Sterling held steady against the dollar in thin holiday trading last week but remained on track for its biggest annual drop against the US currency since 1992.

Sterling showed little reaction to news late last week that house prices rose by 0.5 per cent this month, bringing the total gain in 2005 to three per cent - the weakest full-year increase in 10 years, according to Nationwide building society.

That is a sharp slowdown from the 12.7 per cent annual gain seen in 2004 but nevertheless added to signs that the country's residential property market is stabilising, as the latest yearly rate exceeded the 2.4 per cent seen in November.

"If you look at the data in terms of the interest rate debate it's not as important as half a year ago because there are enough indications now that the housing market has stabilised.
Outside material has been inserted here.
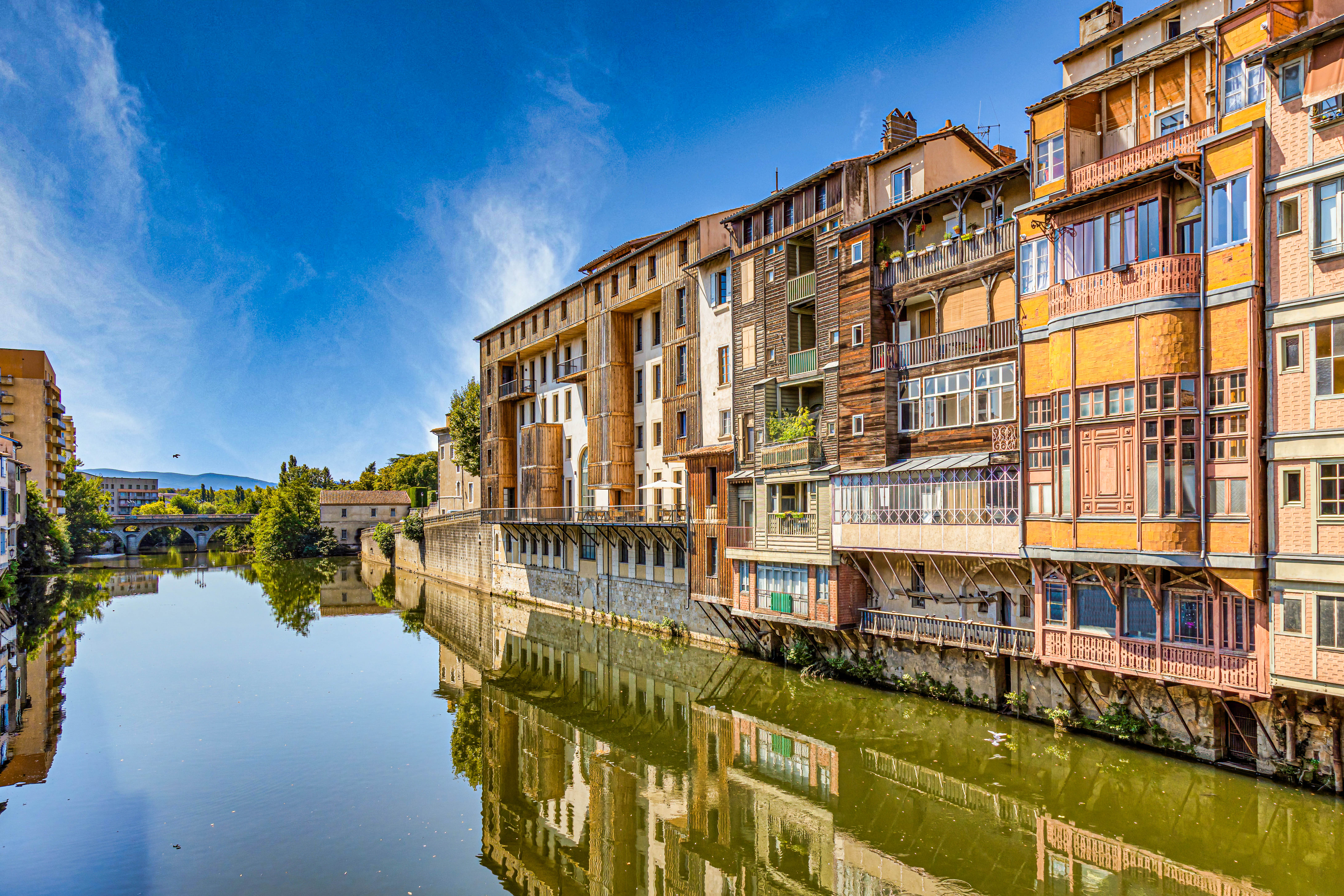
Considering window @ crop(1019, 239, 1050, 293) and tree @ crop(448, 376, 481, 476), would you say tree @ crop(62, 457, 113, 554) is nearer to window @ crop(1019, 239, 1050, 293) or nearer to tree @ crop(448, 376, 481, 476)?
tree @ crop(448, 376, 481, 476)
Now the issue is whether the rest of the economy will pick up, particularly private spending," said Petya Koeva, FX strategist at Barclays.

Sterling was down 0.1 per cent against the dollar at $1.7217. The currency has fallen 10 per cent in 2005 - its steepest annual loss against the dollar since 1992.

The pound lost 19 per cent that year, when Britain abruptly left the European Exchange Rate Mechanism, a precursor to the euro, amid big speculative bets against sterling.

Sterling lost ground in 2005 as rising US interest rates have eaten away at the pound's rate advantage over the dollar.

The cost of borrowing in the UK was cut from 4.75 per cent to 4.5 per cent in 2005 to shore up flagging economic growth. US interest rates have risen from 2.25 per cent to 4.25 per cent, powering a dollar rally.

"Cable (sterling/dollar) could go lower in the first half of the year as we think the Fed will continue to hike rates, but in the second half we might see a recovery in sterling," said Jeremy Stretch, currency strategist at Rabobank said.

The pound has been under pressure in recent days after minutes of the Bank of England's December monetary policy meeting released last week fanned talk of an interest rate cut in the New Year.

Investors will look to the latest surveys of the manufacturing and services sectors next week for clues on the future path of interest rates.

Against the euro, the pound was down 0.1 per cent at 68.72 pence on Friday. The euro has fallen almost three percent against the pound in 2005.

Trade was thin, with gilt and short sterling futures closing early on the Euronext Liffe exchange.

Major foreign exchange trading centres of London, Tokyo and New York are closed for public holidays today. Over the next 12 months, sterling is expected to firm against the dollar but weaken against the euro as interest rate differentials shift, according to a Reuters poll in December.

Median forecasts see sterling strengthening to $1.78 in a year's time, based largely on expectations that the dollar's uptrend will fade once the US Federal Reserve ends its current rate rise cycle.

The pound is forecast to ease to 69.99 pence per euro, reflecting uncertainty about the direction of British official rates in contrast with a conviction that eurozone rates will rise gradually in 2006.